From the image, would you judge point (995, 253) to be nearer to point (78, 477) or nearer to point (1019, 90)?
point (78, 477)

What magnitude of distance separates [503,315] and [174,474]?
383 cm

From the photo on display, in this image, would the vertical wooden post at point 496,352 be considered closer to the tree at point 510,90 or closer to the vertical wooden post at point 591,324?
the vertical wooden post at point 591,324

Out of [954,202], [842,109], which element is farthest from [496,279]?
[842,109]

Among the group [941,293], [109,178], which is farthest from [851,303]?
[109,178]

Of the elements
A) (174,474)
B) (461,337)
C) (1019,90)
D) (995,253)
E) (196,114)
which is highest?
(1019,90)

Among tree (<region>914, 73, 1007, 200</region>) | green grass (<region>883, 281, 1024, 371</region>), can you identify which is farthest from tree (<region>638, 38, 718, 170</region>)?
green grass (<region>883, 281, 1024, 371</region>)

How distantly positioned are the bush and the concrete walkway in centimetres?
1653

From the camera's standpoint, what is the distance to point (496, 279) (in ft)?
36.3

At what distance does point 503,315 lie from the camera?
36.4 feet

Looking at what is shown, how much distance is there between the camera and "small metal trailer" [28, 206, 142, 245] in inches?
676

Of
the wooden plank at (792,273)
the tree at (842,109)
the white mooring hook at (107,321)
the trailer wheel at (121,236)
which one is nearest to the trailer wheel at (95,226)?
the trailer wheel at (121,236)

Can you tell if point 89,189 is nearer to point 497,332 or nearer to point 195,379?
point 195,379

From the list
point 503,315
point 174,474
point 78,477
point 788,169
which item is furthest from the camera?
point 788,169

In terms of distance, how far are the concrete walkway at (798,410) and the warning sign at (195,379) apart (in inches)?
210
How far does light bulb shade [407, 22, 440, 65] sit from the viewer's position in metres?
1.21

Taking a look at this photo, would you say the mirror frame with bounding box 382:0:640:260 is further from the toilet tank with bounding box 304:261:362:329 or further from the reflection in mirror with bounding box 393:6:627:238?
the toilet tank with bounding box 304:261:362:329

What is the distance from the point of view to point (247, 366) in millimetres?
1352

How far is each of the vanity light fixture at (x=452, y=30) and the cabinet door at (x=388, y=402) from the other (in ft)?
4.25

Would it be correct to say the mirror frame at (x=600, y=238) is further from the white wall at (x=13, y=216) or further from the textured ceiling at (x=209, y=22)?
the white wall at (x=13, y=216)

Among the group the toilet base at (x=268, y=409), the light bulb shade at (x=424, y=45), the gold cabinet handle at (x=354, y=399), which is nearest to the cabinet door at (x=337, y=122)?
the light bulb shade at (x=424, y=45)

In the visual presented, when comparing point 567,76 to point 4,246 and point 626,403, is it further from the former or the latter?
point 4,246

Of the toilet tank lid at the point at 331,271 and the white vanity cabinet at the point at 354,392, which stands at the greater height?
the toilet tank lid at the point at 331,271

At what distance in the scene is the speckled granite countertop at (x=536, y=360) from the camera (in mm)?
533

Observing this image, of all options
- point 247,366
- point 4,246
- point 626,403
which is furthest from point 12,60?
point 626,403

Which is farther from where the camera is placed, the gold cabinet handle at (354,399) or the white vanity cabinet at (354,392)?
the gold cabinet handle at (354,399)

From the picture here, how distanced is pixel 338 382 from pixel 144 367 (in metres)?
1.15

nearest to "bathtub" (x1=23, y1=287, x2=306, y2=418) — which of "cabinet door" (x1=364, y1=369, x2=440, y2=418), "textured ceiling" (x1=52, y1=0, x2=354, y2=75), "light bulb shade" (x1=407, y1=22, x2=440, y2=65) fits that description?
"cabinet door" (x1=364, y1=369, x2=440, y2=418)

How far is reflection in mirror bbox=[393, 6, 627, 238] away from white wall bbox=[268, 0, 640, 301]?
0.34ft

● ● ●

Convert the listing above into a Markdown table with the columns "Row" and "Listing line". Start at the line containing "Observing this image, of all options", end at the last line of the listing, number each row, and leave out blank lines.

• [FINISHED ANSWER]
| Row | Listing line |
|---|---|
| 1 | Observing this image, of all options |
| 2 | - point 247,366 |
| 3 | - point 4,246 |
| 4 | - point 626,403 |
| 5 | which is furthest from point 12,60? |
| 6 | point 626,403 |
| 7 | Which is farther from where the camera is placed, the gold cabinet handle at (354,399) or the white vanity cabinet at (354,392)? |
| 8 | the gold cabinet handle at (354,399) |
| 9 | From the picture here, how distanced is pixel 338 382 from pixel 144 367 (in metres)? |
| 10 | 1.15 |
| 11 | nearest to "bathtub" (x1=23, y1=287, x2=306, y2=418) — which of "cabinet door" (x1=364, y1=369, x2=440, y2=418), "textured ceiling" (x1=52, y1=0, x2=354, y2=75), "light bulb shade" (x1=407, y1=22, x2=440, y2=65) fits that description? |
| 12 | "cabinet door" (x1=364, y1=369, x2=440, y2=418) |
| 13 | How far is reflection in mirror bbox=[393, 6, 627, 238] away from white wall bbox=[268, 0, 640, 301]? |
| 14 | 0.34ft |